If the path ends in a forward slash, then the direct contents of the directory should be displayed in a filename -> timestamp map, displaying direct sub-directories with a trailing slash on the file name. For instance if the storage currently contains:

   foo/bar/baz/boo:  {
     content: 'some content',
     contentType: 'text/plain',
     timestamp: 1234588888
   },
   foo/bla:   {
     content: '{"more": "content"}',
     contentType: 'application/json',
     timestamp: 1234544444
   }

then a GET to {storageRoot}/foo/ should return:

   Access-Control-Allow-Origin: *
   Content-Type: application/json
   Last-Modified: Sat Feb 14 2009 06:21:28 GMT+0100 (CET)
   
   {
     "bla": 1234544444,
     "bar/": 12345888888
   }

So for a directory it will return the highest timestamp of any item in the whole subtree under that directory. A GET to an empty/absent directory should return a 200 status with a "{}" in the body, rather than a 404 status.

PUT

A PUT with a valid read-write token for the resource should result in storing the data sent in the body, the timestamp when it happens, and the content-type header sent. It should respond with CORS headers and a Last-Modified header indicating the timestamp that was recorded. No two PUTs should be accepted during the same clock second, so that the timestamp can be used to uniquely refer to document versions. PUT requests to paths that end in a forward slash have no effect, because each directory "exists" automatically when a resource is put inside it.

DELETE

A DELETE with a valid read-write token for the resource should delete the resource from the storage. DELETEs whose path end in a trailing slash are meaningless and have no effect. Once the last resource from a directory has been deleted, the directory is empty which is functionally equivalent to that directory not existing.

OPTIONS

Don't forget to implement the OPTIONS verb as prescribed by CORS.

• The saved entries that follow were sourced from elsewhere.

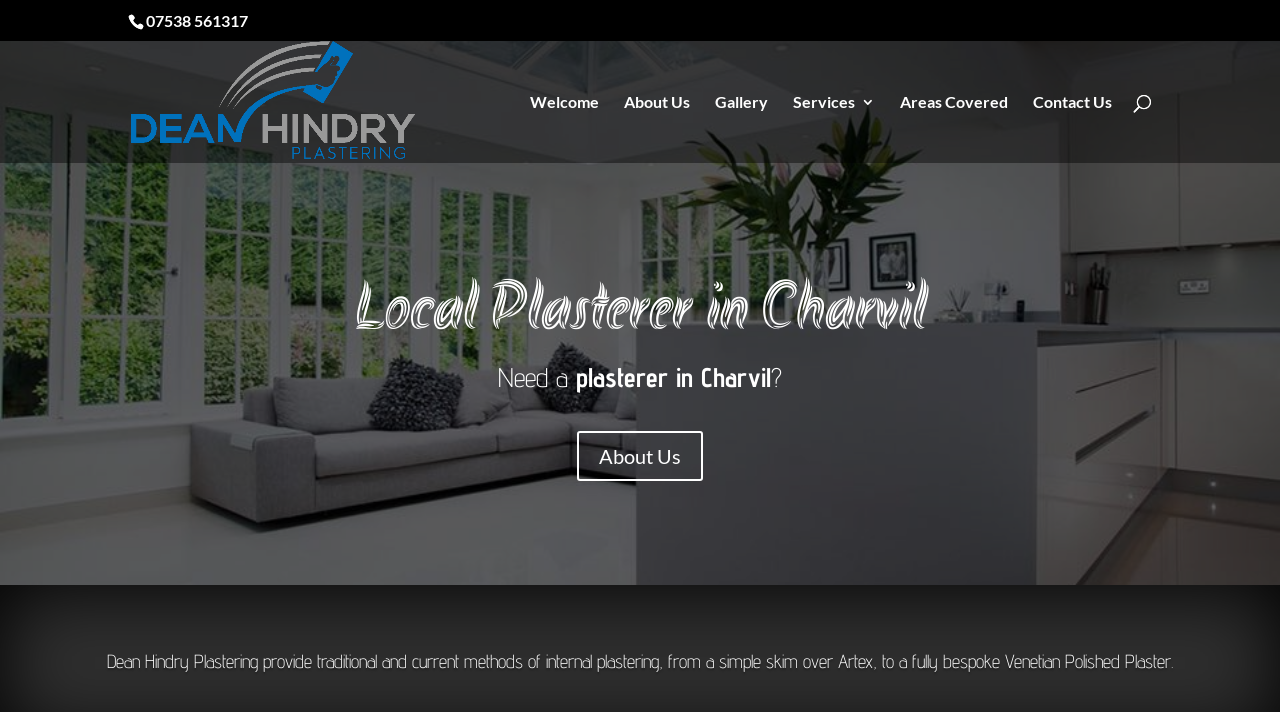

--- FILE ---
content_type: text/css
request_url: https://www.plastererinreading.co.uk/wp-content/et-cache/1264/et-core-unified-deferred-1264.min.css?ver=1768008773
body_size: 6938
content:
.et_pb_section_4.et_pb_section,.et_pb_section_5.et_pb_section,.et_pb_section_6.et_pb_section,.et_pb_section_7.et_pb_section{padding-top:0px;padding-right:0px;padding-bottom:0px;padding-left:0px;background-color:rgba(0,0,0,0.06)!important}.et_pb_row_4,.et_pb_row_5,.et_pb_row_6,.et_pb_row_7{background-color:#2f2f2f;box-shadow:inset 6px 6px 80px 0px #000000}.et_pb_row_4.et_pb_row,.et_pb_row_5.et_pb_row,.et_pb_row_6.et_pb_row,.et_pb_row_7.et_pb_row,.et_pb_row_8.et_pb_row{padding-top:0px!important;padding-right:0px!important;padding-bottom:0px!important;padding-left:0px!important;padding-top:0px;padding-right:0px;padding-bottom:0px;padding-left:0px}.et_pb_text_4.et_pb_text,.et_pb_text_5.et_pb_text,.et_pb_text_6.et_pb_text,.et_pb_text_7.et_pb_text{color:#ffffff!important}.et_pb_text_4{line-height:1.8em;font-family:'Advent Pro',Helvetica,Arial,Lucida,sans-serif;font-weight:500;font-size:16px;line-height:1.8em;padding-top:60px!important;padding-right:60px!important;padding-bottom:60px!important;padding-left:60px!important}.et_pb_image_4 .et_pb_image_wrap,.et_pb_image_5 .et_pb_image_wrap,.et_pb_image_6 .et_pb_image_wrap,.et_pb_image_7 .et_pb_image_wrap{border-radius:3px 3px 3px 3px;overflow:hidden;border-color:#ffffff}.et_pb_image_4,.et_pb_image_5,.et_pb_image_6,.et_pb_image_7{text-align:left;margin-left:0}.et_pb_image_4 .et_overlay:before,.et_pb_image_5 .et_overlay:before,.et_pb_image_6 .et_overlay:before,.et_pb_image_7 .et_overlay:before{color:#ffffff!important;font-family:ETmodules!important;font-weight:400!important}.et_pb_image_4 .et_overlay,.et_pb_image_5 .et_overlay,.et_pb_image_6 .et_overlay,.et_pb_image_7 .et_overlay{background-color:rgba(0,0,0,0.84)}.et_pb_text_5{line-height:1.8em;font-family:'Advent Pro',Helvetica,Arial,Lucida,sans-serif;font-weight:500;font-size:16px;line-height:1.8em;padding-top:40px!important;padding-right:60px!important;padding-bottom:0px!important;padding-left:60px!important}.et_pb_text_6{line-height:1.8em;font-family:'Advent Pro',Helvetica,Arial,Lucida,sans-serif;font-weight:500;font-size:16px;line-height:1.8em;padding-top:90px!important;padding-right:60px!important;padding-bottom:60px!important;padding-left:60px!important}.et_pb_text_7{line-height:1.8em;font-family:'Advent Pro',Helvetica,Arial,Lucida,sans-serif;font-weight:500;font-size:16px;line-height:1.8em;padding-top:80px!important;padding-right:60px!important;padding-bottom:0px!important;padding-left:60px!important}div.et_pb_section.et_pb_section_8{background-image:url(http://www.plastererinreading.co.uk/wp-content/uploads/2018/02/banner-image.jpg)!important}.et_pb_section_8.et_pb_section{padding-top:54px;padding-right:0px;padding-bottom:59px;padding-left:0px;background-color:rgba(0,0,0,0.06)!important}.et_pb_row_8{background-color:rgba(0,0,0,0.48);box-shadow:inset 6px 6px 80px 0px #000000}.et_pb_text_8.et_pb_text{color:#000000!important}.et_pb_text_8{line-height:1.8em;font-family:'Advent Pro',Helvetica,Arial,Lucida,sans-serif;font-weight:600;font-size:16px;line-height:1.8em;padding-top:30px!important;padding-right:60px!important;padding-bottom:30px!important;padding-left:60px!important}.et_pb_text_8 h3{font-size:33px;color:#000000!important;line-height:1.2em}@media only screen and (min-width:981px){.et_pb_row_4,body #page-container .et-db #et-boc .et-l .et_pb_row_4.et_pb_row,body.et_pb_pagebuilder_layout.single #page-container #et-boc .et-l .et_pb_row_4.et_pb_row,body.et_pb_pagebuilder_layout.single.et_full_width_page #page-container #et-boc .et-l .et_pb_row_4.et_pb_row,.et_pb_row_5,body #page-container .et-db #et-boc .et-l .et_pb_row_5.et_pb_row,body.et_pb_pagebuilder_layout.single #page-container #et-boc .et-l .et_pb_row_5.et_pb_row,body.et_pb_pagebuilder_layout.single.et_full_width_page #page-container #et-boc .et-l .et_pb_row_5.et_pb_row,.et_pb_row_6,body #page-container .et-db #et-boc .et-l .et_pb_row_6.et_pb_row,body.et_pb_pagebuilder_layout.single #page-container #et-boc .et-l .et_pb_row_6.et_pb_row,body.et_pb_pagebuilder_layout.single.et_full_width_page #page-container #et-boc .et-l .et_pb_row_6.et_pb_row,.et_pb_row_7,body #page-container .et-db #et-boc .et-l .et_pb_row_7.et_pb_row,body.et_pb_pagebuilder_layout.single #page-container #et-boc .et-l .et_pb_row_7.et_pb_row,body.et_pb_pagebuilder_layout.single.et_full_width_page #page-container #et-boc .et-l .et_pb_row_7.et_pb_row{width:100%;max-width:100%}.et_pb_row_8,body #page-container .et-db #et-boc .et-l .et_pb_row_8.et_pb_row,body.et_pb_pagebuilder_layout.single #page-container #et-boc .et-l .et_pb_row_8.et_pb_row,body.et_pb_pagebuilder_layout.single.et_full_width_page #page-container #et-boc .et-l .et_pb_row_8.et_pb_row{width:89%;max-width:89%}}@media only screen and (max-width:980px){.et_pb_row_4,body #page-container .et-db #et-boc .et-l .et_pb_row_4.et_pb_row,body.et_pb_pagebuilder_layout.single #page-container #et-boc .et-l .et_pb_row_4.et_pb_row,body.et_pb_pagebuilder_layout.single.et_full_width_page #page-container #et-boc .et-l .et_pb_row_4.et_pb_row,.et_pb_row_5,body #page-container .et-db #et-boc .et-l .et_pb_row_5.et_pb_row,body.et_pb_pagebuilder_layout.single #page-container #et-boc .et-l .et_pb_row_5.et_pb_row,body.et_pb_pagebuilder_layout.single.et_full_width_page #page-container #et-boc .et-l .et_pb_row_5.et_pb_row,.et_pb_row_6,body #page-container .et-db #et-boc .et-l .et_pb_row_6.et_pb_row,body.et_pb_pagebuilder_layout.single #page-container #et-boc .et-l .et_pb_row_6.et_pb_row,body.et_pb_pagebuilder_layout.single.et_full_width_page #page-container #et-boc .et-l .et_pb_row_6.et_pb_row,.et_pb_row_7,body #page-container .et-db #et-boc .et-l .et_pb_row_7.et_pb_row,body.et_pb_pagebuilder_layout.single #page-container #et-boc .et-l .et_pb_row_7.et_pb_row,body.et_pb_pagebuilder_layout.single.et_full_width_page #page-container #et-boc .et-l .et_pb_row_7.et_pb_row{width:100%;max-width:100%}.et_pb_text_4,.et_pb_text_5,.et_pb_text_6,.et_pb_text_7{padding-top:60px!important;padding-right:5px!important}.et_pb_image_4,.et_pb_image_5,.et_pb_image_6,.et_pb_image_7{text-align:center;margin-left:auto;margin-right:auto}.et_pb_image_4 .et_pb_image_wrap img,.et_pb_image_5 .et_pb_image_wrap img,.et_pb_image_6 .et_pb_image_wrap img,.et_pb_image_7 .et_pb_image_wrap img{width:auto}.et_pb_row_8,body #page-container .et-db #et-boc .et-l .et_pb_row_8.et_pb_row,body.et_pb_pagebuilder_layout.single #page-container #et-boc .et-l .et_pb_row_8.et_pb_row,body.et_pb_pagebuilder_layout.single.et_full_width_page #page-container #et-boc .et-l .et_pb_row_8.et_pb_row{width:80%;max-width:80%}}@media only screen and (max-width:767px){.et_pb_text_4,.et_pb_text_5,.et_pb_text_6,.et_pb_text_7{padding-top:30px!important;padding-right:30px!important;padding-bottom:30px!important;padding-left:30px!important}.et_pb_image_4 .et_pb_image_wrap img,.et_pb_image_5 .et_pb_image_wrap img,.et_pb_image_6 .et_pb_image_wrap img,.et_pb_image_7 .et_pb_image_wrap img{width:auto}.et_pb_text_8 h3{font-size:21px}}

Special 'public' directory

While for all access to any of the other resources, the corresponding access token is required, storage providers should serve resources that fall under the 'public/' directory, and are not themselves directories, even if the Authorization header is missing or incorrect. So for GET of a resource whose path starts with {storageRoot}/public/ and does not end in a forward slash, the server should never give a 401 response status.

Response codes

If a bearer token is presented that would have given access to the requested action, but is unknown, expired or has been revoked, or if the bearer token (if present) does not give access to the document, then the response status should be a 401 or a 403, respectively. Otherwise, if the resource does not exist and is not a directory, the response status for retrieval and deletion should be a 404. Otherwise the response status should be one of 200 for OK, 500 for Internal Server Errors, and 400 for all errors which the server categorizes as caused by the client's behaviour. The server may also close the connection without responding, or not respond and leave it to the client to close the connection.

Conclusion

This text may be changed for clarity - its history is tracked by this wiki. However, the standard it describes was frozen on 6 August 2012 (a bit delayed from the 30 April originally planned). The standard will not change until at least 31 October 2012. Even then, if at any point after that improvements to this standard are deemed desirable, every attempt will be made to make those changes non-breaking.